日本記録を樹立したその年2003年に開催された世界選手権パリ大会の200mではオリンピック・世界選手権を通じて短距離種目(ハードル種目を除く)で日本人初のメダル、第3位に輝きました。
 
この時の決勝の記録は 20秒38(風力+0.1m/秒)、準決勝での記録 20秒22(風力+ー0.0m/秒)は世界選手権日本人最高記録です。

末續選手の100mの自己最高記録は 10秒03(風力+1.8m/秒)山縣亮太選手と同じ日本歴代4位、2008年北京オリンピックの4×100mリレーで銅メダルを獲得しています(その後上位チームのドーピング違反で銀メダルに繰り上がっています)。

 

 長期休養を経て現役選手として国体にも熊本県代表選手で出場するなど活躍していましたが、今年日本選手権に9年ぶりエントリーし、予選ではサニブラウン・アブデル・ハキーム選手と同組で走りました。

 

末續選手、世界選手権であり得ない注意・・・

末續選手が3位に輝いた世界選手権パリ大会では、世紀の誤審ともいわれている出来事がありました。

末續選手がその年に記録した20秒03は世界選手権パリ大会時点でのシーズン世界ランキング3位、世界選手権では競技開始前から他国の選手にマークされる存在でもありました。

世界選手権の決勝でのこと。

 「位置について」(実際にはフランス語)の合図の後スタートの姿勢になりましたが、そのとき両膝(ひざ)が地面についていることをルール違反だとして片膝だけを地面につくよう注意されスタートのやり直しとなりました。

末續選手のスタートはロケットスタートと呼ばれ、「位置について」後のスタート姿勢では両膝がほとんど並び(左右の足の位置は前後3cm程度の差)、どちらも地面に着いているという独特な姿勢です。

1回目の注意後の2回目スタートでも末續選手は同じ姿勢をとりました。
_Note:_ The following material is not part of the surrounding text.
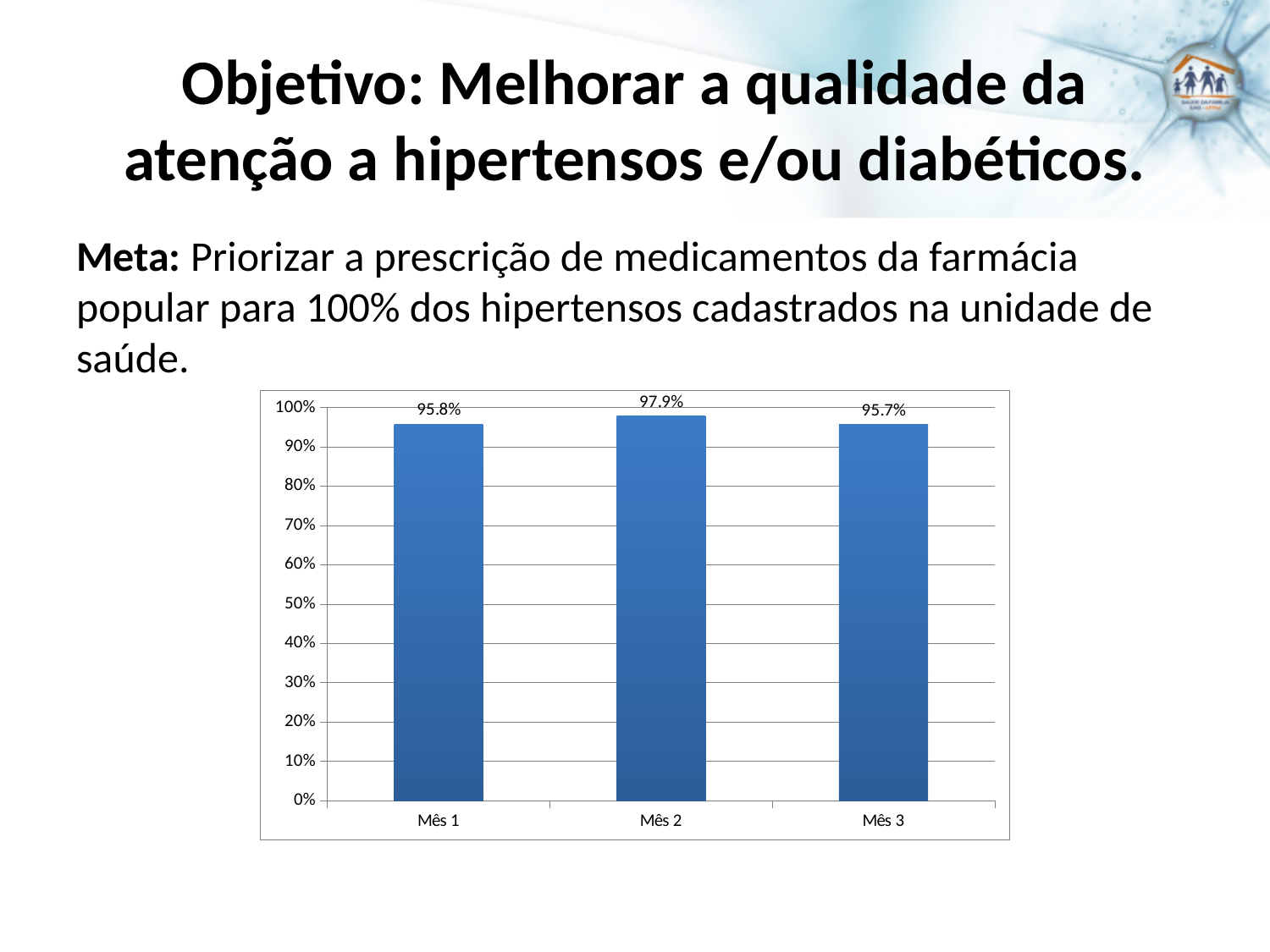
Which is larger, the value for Mês 2 or the value for Mês 3? Mês 2 What is the value for Mês 1? 95.8% What is the difference between the values for Mês 2 and Mês 1? 2.1% Which month has the highest value? Mês 2 Is the value for Mês 1 greater or less than 90%? greater How many categories are shown on the x axis? 3 What kind of chart is shown on the slide? bar chart What is the value for Mês 2? 97.9% What is the value for Mês 3? 95.7% What is the highest value shown on the y axis? 100% Is the value for Mês 2 greater or less than 100%? less What is the difference between the values for Mês 2 and Mês 3? 2.2%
再び注意されスタートのやり直しとなりました。

両手を広げ「理解できない」というようなポーズをとりましたが、今度はスターティングブロックを少し調整、明らかに右膝が地面から離れている姿勢にかえました

スタートの号砲、明らかに末續選手本来のロケットスタートではありません。

リアクションタイム(号砲からの反応時間)も決勝に出場した選手中7番目で下から2番目という悪さでした。

この判定大きな疑問があります。

まず、注意されたのは決勝だけです。
決勝までに、一次予選、二次予選、準決勝と3回競技を行っています。その際も同じスタートの姿勢でしたが注意はありませんでした。
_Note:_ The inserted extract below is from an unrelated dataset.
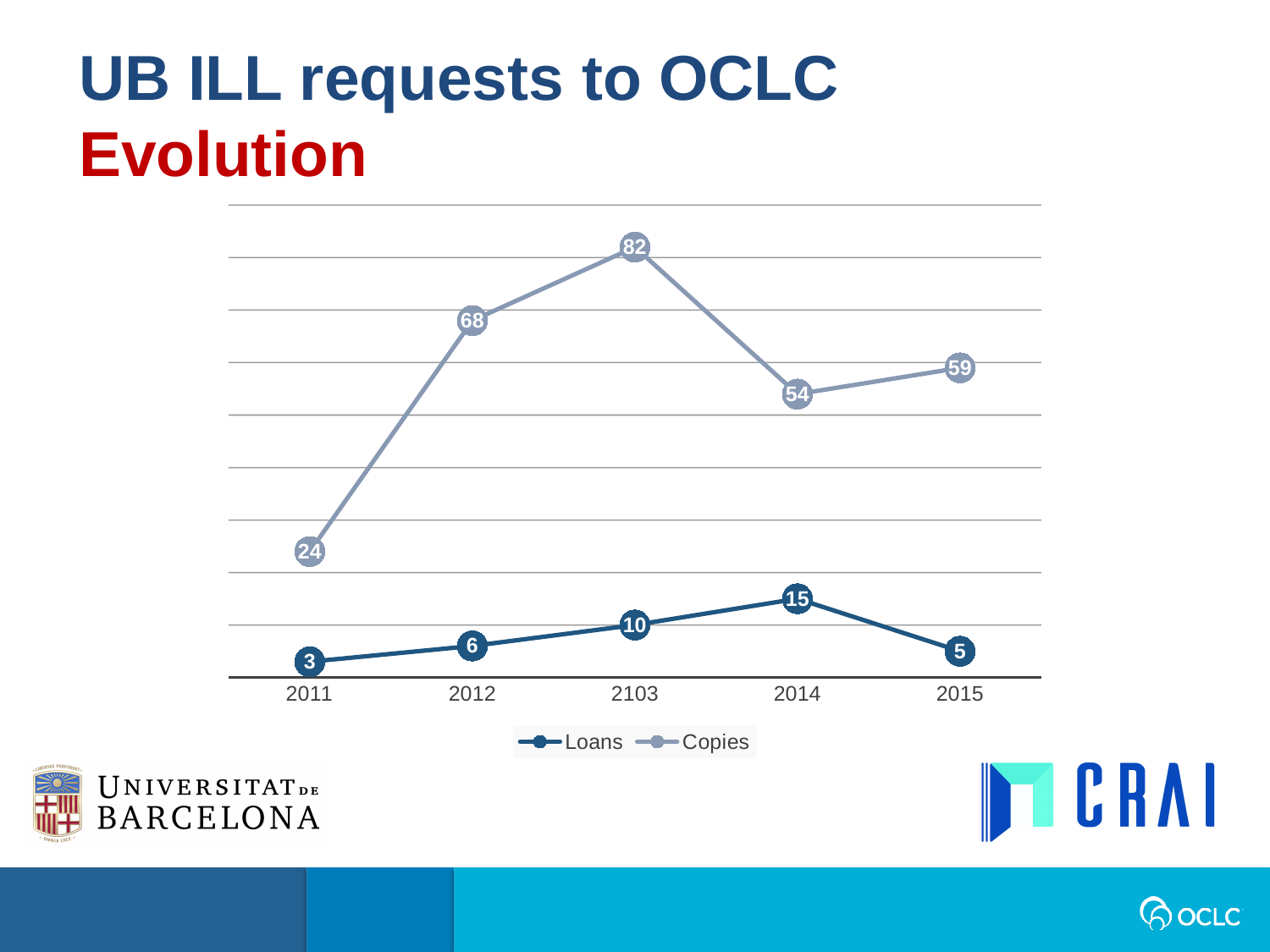
In which year is the Loans series lowest? 2011 Does the Copies series rise or fall between 2011 and 2012? Rise How many series does the legend list? 2 What is the value for Loans in 2014? 15 How many years are shown on the x axis? 5 What is the value for Copies in 2012? 68 What kind of chart is shown on the slide? Line chart Which is larger, Loans in 2012 or Loans in 2015? Loans in 2012 In which year is the Copies series highest? 2103 What is the difference between Copies and Loans in 2014? 39 What is the value for Copies in 2015? 59 What are the two series named in the legend? Loans and Copies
つまり同じ競技会中に判定基準がかわったということです。

他国のコーチから競技役員に違反ではないかと確認があったとも言われています。

 

このような状況でのレースでしたが、見事な3位、4位との差は100分の1秒と僅差の勝利です。

 

このスタート時の姿勢についてルールに明記されています。

 「On your marks(位置について)」の合図の後、競技者は自分の割当てられたレーン内のスタートラインの後方の位置につく。両手と少なくとも片膝がグラウンドに、両足はスターティング・ブロックと接触していなければならない。

 

そうです。「少なくとも片膝がグラウンドに接触していなければならない」のです。

両膝が地面に接触していてはいけないとは書かれていないのです。

しかも2回の注意を行ったのは異なる競技役員、複数の競技役員がルールを正しく理解していなかったのです。

この判定については後日競技役員が誤審を認めたそうです。

末續選手自身はレース後のインタビューでは「これまで注意されたことがないが気にせず、勝負にこだわった」「レース後半では脚がつりそうになったが日本代表として絶対勝つという気持ちで走った」という旨のことを言っています。

 

この強い気持ちが見事な結果につながったのです。
 

 
現在日本男子の4×100mリレーチームがオリンピックや世界選手権で活躍していますが、4×100mリレーが世界で通用するようになってきた日本代表チームの初代メンバーのひとりが末續選手です。今のリレーチームがあるのも末續選手達の活躍があったからこそです。

 
37歳になった現在でも、現役選手として日本選手権の参加資格を得て出場し競技している姿、若い選手は目標としてもらいたと思います。